§ **DOCUMENT PASSAGE**
· · · ·
# The modern american liberal



## Deleted member 3948 (May 14, 2020)

I know opinions are like assholes and, everyone has one. Beside that point, i decided to share mines anyway. When i first met the modern american liberal, we agreed. They spoke about gender equality, and respect for gender identity, and i respect, respect. Then i met WOKE, and terms like cis white male, and white privilege. I think even before that the term cultural appropriation was prevalent. At these points in my life i realized the fascist temperaments and tendencies that tend to tag along with these doctrines. If you do not agree, then you are in the wrong. If you do not act the way we think is proper, then you are in the wrong. You see, i am not saying things like racism do not exist, i am saying that i have listened too more racism coming out of the mouths of new liberal's towards "white" people and the privilege that they ALL supposedly have, than i have heard in my life. So during Co-vid i have watched more t.v than i think an anarchist ever should. I now know woke culture is within popular culture. Great. Now the sheep like aspects of human kind can add this new form of hate speech to their ideals. I probably sound harsh, and maybe these liberal types are not all facsists shoving what they believe is right down the throats of the unsuspecting victims of american culture. Yet, as a brown, omnisexual, anarchist, who believes in freedom, i know that the n word is apart of the jargon of some and detested by others. Faggot can be used facetiously without a person meaning no harm or could be used as an attack on someone. I know that growing up with shows like family guy and the simpsons has made some violently sarcastic mother fuckers who dont want to change their sense of humor. I think its not what you say its what you mean, and i believe in meeting people where there at, and WOKE culture is not where every one wants to be. My problem with this culture is the fact that, i have noticed alot of people who want others to see their point of view, but do not want to see other peoples because anything other than their point of view is incorrect.
· · · ·
§ **PROVIDED MATERIAL**

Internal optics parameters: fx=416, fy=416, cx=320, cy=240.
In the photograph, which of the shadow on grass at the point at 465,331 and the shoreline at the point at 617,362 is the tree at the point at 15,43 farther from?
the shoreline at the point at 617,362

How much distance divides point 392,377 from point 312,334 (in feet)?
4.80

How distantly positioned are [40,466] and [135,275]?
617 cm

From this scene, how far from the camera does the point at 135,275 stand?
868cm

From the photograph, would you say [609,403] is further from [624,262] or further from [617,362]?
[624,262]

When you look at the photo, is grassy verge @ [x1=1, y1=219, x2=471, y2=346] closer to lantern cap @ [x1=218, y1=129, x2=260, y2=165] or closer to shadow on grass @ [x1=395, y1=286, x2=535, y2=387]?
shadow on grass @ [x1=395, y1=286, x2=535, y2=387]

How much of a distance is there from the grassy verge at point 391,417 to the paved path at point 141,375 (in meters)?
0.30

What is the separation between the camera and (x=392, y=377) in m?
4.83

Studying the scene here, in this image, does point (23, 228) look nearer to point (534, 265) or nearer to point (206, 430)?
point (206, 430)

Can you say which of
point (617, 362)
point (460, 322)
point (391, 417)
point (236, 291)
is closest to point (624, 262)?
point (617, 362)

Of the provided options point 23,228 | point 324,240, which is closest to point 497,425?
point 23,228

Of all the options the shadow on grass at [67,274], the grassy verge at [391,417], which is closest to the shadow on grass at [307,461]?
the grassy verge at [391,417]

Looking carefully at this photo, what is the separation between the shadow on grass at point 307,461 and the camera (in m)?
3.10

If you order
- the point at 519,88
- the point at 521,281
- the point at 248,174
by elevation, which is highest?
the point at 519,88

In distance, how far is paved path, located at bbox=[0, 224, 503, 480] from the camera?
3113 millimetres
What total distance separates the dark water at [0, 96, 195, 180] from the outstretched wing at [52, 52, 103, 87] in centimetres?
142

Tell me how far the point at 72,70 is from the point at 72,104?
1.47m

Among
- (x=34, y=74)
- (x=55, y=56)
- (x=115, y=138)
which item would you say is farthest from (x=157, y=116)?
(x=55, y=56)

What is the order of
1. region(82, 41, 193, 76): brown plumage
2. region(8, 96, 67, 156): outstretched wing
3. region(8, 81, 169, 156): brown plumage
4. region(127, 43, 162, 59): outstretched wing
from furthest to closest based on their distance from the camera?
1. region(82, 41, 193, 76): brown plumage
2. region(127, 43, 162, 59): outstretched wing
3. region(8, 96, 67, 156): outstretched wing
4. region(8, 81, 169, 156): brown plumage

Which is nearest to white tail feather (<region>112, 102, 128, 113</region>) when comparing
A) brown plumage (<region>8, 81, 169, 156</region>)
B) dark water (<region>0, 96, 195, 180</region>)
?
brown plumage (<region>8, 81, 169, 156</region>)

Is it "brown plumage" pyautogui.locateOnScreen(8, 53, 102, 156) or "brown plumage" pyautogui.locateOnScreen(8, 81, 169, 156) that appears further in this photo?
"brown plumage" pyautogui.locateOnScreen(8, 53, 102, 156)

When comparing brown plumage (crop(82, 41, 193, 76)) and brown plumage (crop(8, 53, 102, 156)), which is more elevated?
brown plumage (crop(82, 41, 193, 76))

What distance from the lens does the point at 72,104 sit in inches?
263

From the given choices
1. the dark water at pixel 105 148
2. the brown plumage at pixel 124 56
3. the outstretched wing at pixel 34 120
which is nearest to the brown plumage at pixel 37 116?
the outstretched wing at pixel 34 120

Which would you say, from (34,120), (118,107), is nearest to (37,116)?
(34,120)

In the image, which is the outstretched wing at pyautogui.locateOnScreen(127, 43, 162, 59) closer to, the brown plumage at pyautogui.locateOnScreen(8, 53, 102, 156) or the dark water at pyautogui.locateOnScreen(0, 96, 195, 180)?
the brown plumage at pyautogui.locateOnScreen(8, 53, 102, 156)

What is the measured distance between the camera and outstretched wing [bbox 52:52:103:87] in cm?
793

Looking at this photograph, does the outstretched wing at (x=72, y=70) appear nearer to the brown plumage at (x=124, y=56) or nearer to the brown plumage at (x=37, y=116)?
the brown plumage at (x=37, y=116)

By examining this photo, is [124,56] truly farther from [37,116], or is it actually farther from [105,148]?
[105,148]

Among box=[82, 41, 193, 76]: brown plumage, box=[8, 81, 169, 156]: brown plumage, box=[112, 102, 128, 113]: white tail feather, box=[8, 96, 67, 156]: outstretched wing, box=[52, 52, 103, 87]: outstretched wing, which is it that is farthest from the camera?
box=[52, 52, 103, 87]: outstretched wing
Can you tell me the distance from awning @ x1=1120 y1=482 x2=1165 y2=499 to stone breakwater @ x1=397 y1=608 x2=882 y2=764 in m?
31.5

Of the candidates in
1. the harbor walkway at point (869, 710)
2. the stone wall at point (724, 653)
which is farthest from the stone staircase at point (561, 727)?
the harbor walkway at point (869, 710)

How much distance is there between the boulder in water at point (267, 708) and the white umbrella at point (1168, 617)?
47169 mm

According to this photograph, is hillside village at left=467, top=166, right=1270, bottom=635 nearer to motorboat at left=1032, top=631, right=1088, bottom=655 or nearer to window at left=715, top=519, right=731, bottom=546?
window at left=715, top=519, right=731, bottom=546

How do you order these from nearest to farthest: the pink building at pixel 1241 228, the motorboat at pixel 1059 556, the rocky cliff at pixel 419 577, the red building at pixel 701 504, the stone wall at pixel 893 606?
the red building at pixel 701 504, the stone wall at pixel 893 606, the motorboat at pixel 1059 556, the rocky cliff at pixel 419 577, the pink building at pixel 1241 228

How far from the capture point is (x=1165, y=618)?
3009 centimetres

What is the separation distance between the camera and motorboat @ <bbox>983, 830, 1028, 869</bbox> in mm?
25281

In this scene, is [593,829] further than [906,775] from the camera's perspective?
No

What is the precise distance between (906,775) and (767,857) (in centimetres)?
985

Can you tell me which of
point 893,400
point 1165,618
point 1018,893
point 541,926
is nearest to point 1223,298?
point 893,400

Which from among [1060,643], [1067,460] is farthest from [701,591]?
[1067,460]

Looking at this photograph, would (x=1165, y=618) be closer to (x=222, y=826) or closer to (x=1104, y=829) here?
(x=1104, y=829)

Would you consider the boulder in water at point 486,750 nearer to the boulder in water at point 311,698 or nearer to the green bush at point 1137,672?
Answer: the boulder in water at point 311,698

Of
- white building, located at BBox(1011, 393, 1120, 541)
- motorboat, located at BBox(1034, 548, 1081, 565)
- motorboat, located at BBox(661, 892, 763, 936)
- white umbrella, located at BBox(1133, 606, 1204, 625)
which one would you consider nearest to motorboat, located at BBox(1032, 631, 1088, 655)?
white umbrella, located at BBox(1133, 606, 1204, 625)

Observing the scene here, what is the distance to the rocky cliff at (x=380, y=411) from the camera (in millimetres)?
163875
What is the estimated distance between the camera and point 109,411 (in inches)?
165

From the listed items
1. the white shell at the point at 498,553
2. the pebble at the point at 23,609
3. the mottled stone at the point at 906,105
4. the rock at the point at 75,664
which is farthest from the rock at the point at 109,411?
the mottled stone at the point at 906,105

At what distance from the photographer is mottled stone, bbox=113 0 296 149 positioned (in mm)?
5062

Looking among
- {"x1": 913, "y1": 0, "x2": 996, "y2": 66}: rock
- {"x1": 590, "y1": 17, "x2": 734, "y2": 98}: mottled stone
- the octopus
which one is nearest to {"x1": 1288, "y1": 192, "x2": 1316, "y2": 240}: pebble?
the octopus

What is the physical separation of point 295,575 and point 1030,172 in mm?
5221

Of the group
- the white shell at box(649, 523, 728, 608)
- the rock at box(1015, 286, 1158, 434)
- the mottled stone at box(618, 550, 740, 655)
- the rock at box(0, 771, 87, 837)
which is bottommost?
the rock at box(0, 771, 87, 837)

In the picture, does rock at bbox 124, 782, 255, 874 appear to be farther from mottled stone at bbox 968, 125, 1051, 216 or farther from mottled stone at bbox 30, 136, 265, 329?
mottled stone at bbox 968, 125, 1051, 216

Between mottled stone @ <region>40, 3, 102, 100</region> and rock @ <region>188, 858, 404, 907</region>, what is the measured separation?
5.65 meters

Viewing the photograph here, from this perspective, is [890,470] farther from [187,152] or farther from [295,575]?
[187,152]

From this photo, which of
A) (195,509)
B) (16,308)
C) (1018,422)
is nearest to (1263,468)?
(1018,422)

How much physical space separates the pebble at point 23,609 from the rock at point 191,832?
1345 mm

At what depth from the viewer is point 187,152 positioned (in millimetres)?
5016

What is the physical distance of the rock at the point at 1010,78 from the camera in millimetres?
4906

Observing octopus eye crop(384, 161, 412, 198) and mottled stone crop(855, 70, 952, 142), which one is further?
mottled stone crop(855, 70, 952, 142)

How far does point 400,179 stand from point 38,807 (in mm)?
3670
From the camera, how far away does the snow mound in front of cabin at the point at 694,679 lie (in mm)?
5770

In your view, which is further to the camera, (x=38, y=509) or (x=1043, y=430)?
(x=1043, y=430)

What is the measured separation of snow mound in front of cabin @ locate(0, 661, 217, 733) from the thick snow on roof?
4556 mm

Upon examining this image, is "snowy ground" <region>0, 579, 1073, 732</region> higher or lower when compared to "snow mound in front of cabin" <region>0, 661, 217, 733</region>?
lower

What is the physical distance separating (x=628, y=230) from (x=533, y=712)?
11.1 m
· · · ·
§ **DIRECTIONS**
A) Can you pull out the entire forum post about the modern American liberal, word for word?
B) Which lines in the entries contain the string "separates"? Gather every one of them in full, treating uppercase and lowercase letters as different.

§ **RESPONSES TO THE EXERCISE**
A)
# The modern american liberal



## Deleted member 3948 (May 14, 2020)

I know opinions are like assholes and, everyone has one. Beside that point, i decided to share mines anyway. When i first met the modern american liberal, we agreed. They spoke about gender equality, and respect for gender identity, and i respect, respect. Then i met WOKE, and terms like cis white male, and white privilege. I think even before that the term cultural appropriation was prevalent. At these points in my life i realized the fascist temperaments and tendencies that tend to tag along with these doctrines. If you do not agree, then you are in the wrong. If you do not act the way we think is proper, then you are in the wrong. You see, i am not saying things like racism do not exist, i am saying that i have listened too more racism coming out of the mouths of new liberal's towards "white" people and the privilege that they ALL supposedly have, than i have heard in my life. So during Co-vid i have watched more t.v than i think an anarchist ever should. I now know woke culture is within popular culture. Great. Now the sheep like aspects of human kind can add this new form of hate speech to their ideals. I probably sound harsh, and maybe these liberal types are not all facsists shoving what they believe is right down the throats of the unsuspecting victims of american culture. Yet, as a brown, omnisexual, anarchist, who believes in freedom, i know that the n word is apart of the jargon of some and detested by others. Faggot can be used facetiously without a person meaning no harm or could be used as an attack on someone. I know that growing up with shows like family guy and the simpsons has made some violently sarcastic mother fuckers who dont want to change their sense of humor. I think its not what you say its what you mean, and i believe in meeting people where there at, and WOKE culture is not where every one wants to be. My problem with this culture is the fact that, i have noticed alot of people who want others to see their point of view, but do not want to see other peoples because anything other than their point of view is incorrect.

B)
What total distance separates the dark water at [0, 96, 195, 180] from the outstretched wing at [52, 52, 103, 87] in centimetres?
How much physical space separates the pebble at point 23,609 from the rock at point 191,832?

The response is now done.